Short task >> Reproduce verbatim the lines from the one containing "How far is the" through the one containing "Answer: the turquoise", both included, and nothing else.

══ Data for processing

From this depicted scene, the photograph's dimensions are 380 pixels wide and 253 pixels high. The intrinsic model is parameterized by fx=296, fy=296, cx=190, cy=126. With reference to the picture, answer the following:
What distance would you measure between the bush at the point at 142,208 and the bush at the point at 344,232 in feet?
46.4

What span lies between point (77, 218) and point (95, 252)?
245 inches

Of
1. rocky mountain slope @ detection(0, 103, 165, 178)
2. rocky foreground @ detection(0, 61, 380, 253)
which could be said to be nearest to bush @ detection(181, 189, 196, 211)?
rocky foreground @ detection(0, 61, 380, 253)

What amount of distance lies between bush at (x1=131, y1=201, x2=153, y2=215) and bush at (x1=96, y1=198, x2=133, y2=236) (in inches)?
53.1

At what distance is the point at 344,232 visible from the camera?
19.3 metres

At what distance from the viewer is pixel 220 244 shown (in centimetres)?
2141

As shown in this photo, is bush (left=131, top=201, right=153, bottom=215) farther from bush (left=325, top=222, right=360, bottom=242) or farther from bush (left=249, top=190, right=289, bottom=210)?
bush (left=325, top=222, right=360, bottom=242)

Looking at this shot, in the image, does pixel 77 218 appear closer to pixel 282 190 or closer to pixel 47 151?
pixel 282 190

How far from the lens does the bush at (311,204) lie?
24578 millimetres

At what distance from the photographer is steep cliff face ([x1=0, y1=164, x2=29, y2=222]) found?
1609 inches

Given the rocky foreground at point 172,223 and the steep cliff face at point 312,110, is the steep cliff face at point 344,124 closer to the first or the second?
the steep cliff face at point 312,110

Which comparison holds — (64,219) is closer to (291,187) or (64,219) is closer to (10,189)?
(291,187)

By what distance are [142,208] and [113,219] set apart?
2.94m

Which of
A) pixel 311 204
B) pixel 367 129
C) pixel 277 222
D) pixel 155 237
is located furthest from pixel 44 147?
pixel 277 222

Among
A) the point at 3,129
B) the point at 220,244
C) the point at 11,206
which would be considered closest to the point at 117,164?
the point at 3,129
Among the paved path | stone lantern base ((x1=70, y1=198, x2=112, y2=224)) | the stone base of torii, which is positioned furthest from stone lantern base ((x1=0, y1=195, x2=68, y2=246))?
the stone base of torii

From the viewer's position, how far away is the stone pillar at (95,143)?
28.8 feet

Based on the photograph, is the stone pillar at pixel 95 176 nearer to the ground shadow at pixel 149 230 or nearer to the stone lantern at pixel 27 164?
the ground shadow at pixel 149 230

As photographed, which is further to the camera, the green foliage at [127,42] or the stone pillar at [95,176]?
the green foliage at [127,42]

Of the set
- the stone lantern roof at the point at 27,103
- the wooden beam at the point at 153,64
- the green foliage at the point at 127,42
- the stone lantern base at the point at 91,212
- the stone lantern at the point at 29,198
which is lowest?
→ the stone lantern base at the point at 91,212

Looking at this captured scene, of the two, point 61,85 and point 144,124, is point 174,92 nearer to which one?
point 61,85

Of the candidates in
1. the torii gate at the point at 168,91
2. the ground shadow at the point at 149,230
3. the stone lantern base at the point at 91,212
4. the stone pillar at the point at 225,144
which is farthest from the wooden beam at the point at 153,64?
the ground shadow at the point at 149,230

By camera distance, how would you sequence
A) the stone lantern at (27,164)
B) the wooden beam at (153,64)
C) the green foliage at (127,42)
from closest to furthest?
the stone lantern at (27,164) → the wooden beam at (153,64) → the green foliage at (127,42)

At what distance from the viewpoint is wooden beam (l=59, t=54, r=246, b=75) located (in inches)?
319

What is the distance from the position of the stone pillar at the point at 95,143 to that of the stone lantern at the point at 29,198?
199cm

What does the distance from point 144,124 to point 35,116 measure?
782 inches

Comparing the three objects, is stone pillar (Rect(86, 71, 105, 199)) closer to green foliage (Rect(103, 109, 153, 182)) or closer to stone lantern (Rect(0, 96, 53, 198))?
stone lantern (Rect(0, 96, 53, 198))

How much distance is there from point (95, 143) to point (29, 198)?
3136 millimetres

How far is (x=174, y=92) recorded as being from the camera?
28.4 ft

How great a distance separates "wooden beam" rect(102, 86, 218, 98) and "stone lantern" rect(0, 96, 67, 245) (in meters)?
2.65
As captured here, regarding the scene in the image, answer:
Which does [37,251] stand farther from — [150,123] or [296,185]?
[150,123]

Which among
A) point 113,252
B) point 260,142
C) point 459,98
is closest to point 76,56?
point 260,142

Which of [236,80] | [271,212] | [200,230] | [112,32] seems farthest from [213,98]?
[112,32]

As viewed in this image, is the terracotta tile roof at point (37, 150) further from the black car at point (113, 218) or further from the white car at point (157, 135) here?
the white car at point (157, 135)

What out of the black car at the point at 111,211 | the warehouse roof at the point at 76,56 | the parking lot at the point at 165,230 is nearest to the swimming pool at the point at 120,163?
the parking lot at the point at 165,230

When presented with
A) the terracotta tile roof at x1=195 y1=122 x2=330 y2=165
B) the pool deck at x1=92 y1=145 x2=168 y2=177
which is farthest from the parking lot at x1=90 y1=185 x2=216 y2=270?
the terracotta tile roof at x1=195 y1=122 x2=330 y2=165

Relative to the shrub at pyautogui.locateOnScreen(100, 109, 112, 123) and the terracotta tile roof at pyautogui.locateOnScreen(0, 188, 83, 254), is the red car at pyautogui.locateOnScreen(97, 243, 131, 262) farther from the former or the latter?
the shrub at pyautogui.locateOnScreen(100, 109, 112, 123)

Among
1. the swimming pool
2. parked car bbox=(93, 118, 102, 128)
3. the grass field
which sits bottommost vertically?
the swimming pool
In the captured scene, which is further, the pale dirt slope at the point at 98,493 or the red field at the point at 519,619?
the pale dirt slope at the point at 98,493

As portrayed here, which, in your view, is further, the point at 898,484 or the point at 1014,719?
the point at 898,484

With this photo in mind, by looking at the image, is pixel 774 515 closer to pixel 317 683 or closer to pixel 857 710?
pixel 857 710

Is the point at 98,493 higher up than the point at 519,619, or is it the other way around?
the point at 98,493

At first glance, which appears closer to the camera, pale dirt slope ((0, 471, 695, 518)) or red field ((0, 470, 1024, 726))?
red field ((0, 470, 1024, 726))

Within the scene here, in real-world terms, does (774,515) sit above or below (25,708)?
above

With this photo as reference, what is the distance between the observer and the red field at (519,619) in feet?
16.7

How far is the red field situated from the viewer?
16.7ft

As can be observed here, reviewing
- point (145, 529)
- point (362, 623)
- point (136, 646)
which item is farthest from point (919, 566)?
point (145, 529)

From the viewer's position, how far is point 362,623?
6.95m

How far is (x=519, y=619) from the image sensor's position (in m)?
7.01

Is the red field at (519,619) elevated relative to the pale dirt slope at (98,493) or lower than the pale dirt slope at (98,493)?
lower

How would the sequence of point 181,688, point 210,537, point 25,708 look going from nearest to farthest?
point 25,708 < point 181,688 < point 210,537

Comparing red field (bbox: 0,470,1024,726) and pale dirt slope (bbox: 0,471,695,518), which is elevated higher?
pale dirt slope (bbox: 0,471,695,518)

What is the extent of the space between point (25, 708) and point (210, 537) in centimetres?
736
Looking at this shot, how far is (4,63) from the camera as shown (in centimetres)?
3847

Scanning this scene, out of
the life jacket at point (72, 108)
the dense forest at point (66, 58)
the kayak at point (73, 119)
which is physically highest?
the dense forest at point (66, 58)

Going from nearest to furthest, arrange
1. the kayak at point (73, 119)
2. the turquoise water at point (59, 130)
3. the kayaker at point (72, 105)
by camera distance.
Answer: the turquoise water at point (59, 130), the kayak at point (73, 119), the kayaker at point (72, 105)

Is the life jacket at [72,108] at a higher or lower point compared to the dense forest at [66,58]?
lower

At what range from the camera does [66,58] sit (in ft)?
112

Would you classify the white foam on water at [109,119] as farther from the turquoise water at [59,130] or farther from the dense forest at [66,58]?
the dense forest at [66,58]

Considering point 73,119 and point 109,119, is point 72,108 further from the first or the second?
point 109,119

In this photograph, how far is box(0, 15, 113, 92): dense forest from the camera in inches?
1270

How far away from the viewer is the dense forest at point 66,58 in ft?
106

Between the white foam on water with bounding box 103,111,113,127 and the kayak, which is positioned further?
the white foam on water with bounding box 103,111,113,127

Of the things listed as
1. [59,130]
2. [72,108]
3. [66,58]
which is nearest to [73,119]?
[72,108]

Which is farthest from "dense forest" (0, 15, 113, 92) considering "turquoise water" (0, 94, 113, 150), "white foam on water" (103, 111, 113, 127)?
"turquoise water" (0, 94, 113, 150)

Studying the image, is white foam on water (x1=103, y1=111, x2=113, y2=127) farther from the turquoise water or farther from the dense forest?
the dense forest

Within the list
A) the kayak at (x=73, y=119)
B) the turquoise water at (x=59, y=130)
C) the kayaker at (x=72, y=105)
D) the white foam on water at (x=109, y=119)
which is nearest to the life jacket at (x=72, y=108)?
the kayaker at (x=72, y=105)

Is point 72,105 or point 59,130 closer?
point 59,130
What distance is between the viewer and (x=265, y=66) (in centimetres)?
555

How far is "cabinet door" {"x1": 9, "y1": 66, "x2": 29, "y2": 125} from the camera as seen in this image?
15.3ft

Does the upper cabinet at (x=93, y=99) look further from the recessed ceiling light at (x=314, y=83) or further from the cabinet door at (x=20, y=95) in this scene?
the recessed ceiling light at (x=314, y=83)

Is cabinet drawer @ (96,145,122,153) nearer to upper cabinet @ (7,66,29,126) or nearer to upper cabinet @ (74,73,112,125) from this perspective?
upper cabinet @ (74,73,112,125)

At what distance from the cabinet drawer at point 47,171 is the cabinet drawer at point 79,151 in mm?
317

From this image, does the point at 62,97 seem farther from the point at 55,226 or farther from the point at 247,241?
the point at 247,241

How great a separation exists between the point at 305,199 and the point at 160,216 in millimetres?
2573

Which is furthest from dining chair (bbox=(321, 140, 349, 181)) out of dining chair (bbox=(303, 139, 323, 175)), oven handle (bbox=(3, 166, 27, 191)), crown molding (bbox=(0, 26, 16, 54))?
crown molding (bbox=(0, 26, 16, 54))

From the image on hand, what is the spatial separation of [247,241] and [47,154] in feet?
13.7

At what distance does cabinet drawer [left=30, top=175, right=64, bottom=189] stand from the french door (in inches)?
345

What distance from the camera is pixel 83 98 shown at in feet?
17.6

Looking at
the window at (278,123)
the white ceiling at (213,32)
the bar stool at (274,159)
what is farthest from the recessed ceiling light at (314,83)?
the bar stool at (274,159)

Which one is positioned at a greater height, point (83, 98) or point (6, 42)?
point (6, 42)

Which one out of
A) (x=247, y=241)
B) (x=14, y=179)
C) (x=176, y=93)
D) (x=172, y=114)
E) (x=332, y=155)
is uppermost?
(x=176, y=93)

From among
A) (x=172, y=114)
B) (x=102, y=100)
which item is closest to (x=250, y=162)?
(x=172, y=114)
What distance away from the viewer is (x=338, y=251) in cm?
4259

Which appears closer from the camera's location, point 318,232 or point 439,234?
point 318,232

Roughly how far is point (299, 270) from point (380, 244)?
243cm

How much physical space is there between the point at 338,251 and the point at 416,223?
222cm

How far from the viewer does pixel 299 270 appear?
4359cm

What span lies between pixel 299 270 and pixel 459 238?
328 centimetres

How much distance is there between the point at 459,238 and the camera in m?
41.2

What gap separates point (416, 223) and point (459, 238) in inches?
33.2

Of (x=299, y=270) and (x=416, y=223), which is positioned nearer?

════

Exercise solution >>
How far is the red field situated from the viewer?
16.7ft

As can be observed here, reviewing
- point (145, 529)
- point (362, 623)
- point (136, 646)
which item is farthest from point (919, 566)?
point (145, 529)

From the viewer's position, how far is point 362,623?
6.95m

How far is (x=519, y=619) from the image sensor's position (in m)?
7.01

Is the red field at (519,619) elevated relative to the pale dirt slope at (98,493) or lower than the pale dirt slope at (98,493)?
lower

How would the sequence of point 181,688, point 210,537, point 25,708 look going from nearest to farthest?
point 25,708 < point 181,688 < point 210,537

Comparing red field (bbox: 0,470,1024,726) and pale dirt slope (bbox: 0,471,695,518), which is elevated higher?
pale dirt slope (bbox: 0,471,695,518)

What is the extent of the space between point (25, 708) and point (210, 537) in centimetres?
736
Looking at this shot, how far is (4,63) from the camera as shown (in centimetres)?
3847

Scanning this scene, out of
the life jacket at point (72, 108)
the dense forest at point (66, 58)
the kayak at point (73, 119)
which is physically highest?
the dense forest at point (66, 58)

Going from nearest to furthest, arrange
1. the kayak at point (73, 119)
2. the turquoise water at point (59, 130)
3. the kayaker at point (72, 105)
by camera distance.
Answer: the turquoise water at point (59, 130), the kayak at point (73, 119), the kayaker at point (72, 105)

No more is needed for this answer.